The road not taken: unveiling the MEP pathway to tackle antimicrobial resistance
Antimicrobial resistance (AMR) is a global health threat, decreasing the efficacy of current treatments and putting at risk the progress of modern medicine. The small number of new antibiotics, together with the rise of resistant bacteria calls for the use of different strategies in the discovery of the next generation of antimicrobials.
This thesis explores the 2-C-methyl-D-erythritol 4-phosphate (MEP) pathway as a promising source of new antimicrobial targets, given its essential role in many bacteria but absence in humans. The work focuses on two key proteins of the MEP pathway—1-deoxy-D-xylulose 5-phosphate synthase (DXPS) and 1-deoxy-D xylulose 5-phosphate reductoisomerase (DXR)—to not only see how they look like but also to discover new drugs that can be used against them.
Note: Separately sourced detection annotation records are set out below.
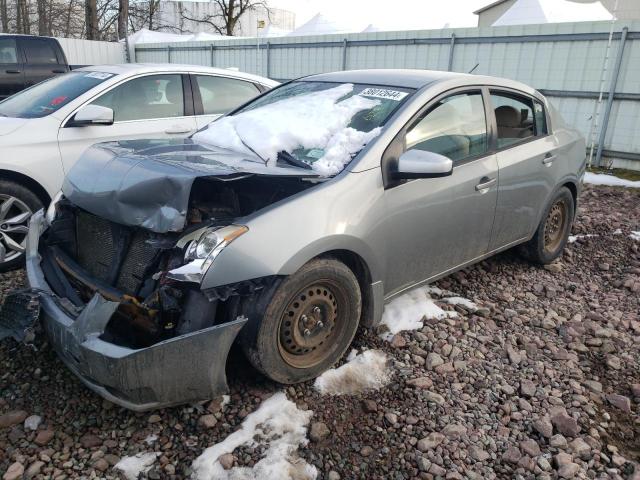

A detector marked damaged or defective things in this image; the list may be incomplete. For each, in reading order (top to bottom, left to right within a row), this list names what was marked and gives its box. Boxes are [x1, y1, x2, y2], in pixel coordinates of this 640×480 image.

shattered headlight [45, 190, 63, 226]
destroyed hood [62, 139, 318, 234]
shattered headlight [169, 224, 249, 282]
damaged silver sedan [21, 69, 584, 410]
crumpled front bumper [25, 212, 246, 410]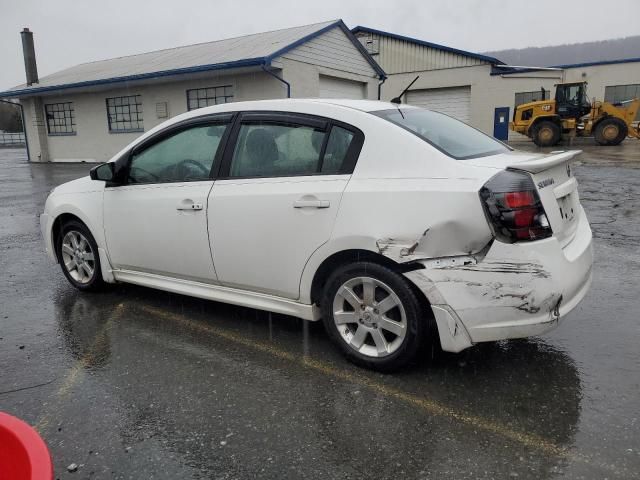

The research includes structural studies of DXPS from M. tuberculosis and P. falciparum, revealing new aspects of the protein that can be used for future studies and that will help to identify new drugs. In addition, new analogs of the known DXR inhibitor fosmidomycin were synthesized and evaluated to improve its antimicrobial potency. These findings not only advance the structural knowledge of the DXPS enzyme but also contribute to the design of new drugs against AMR pathogens.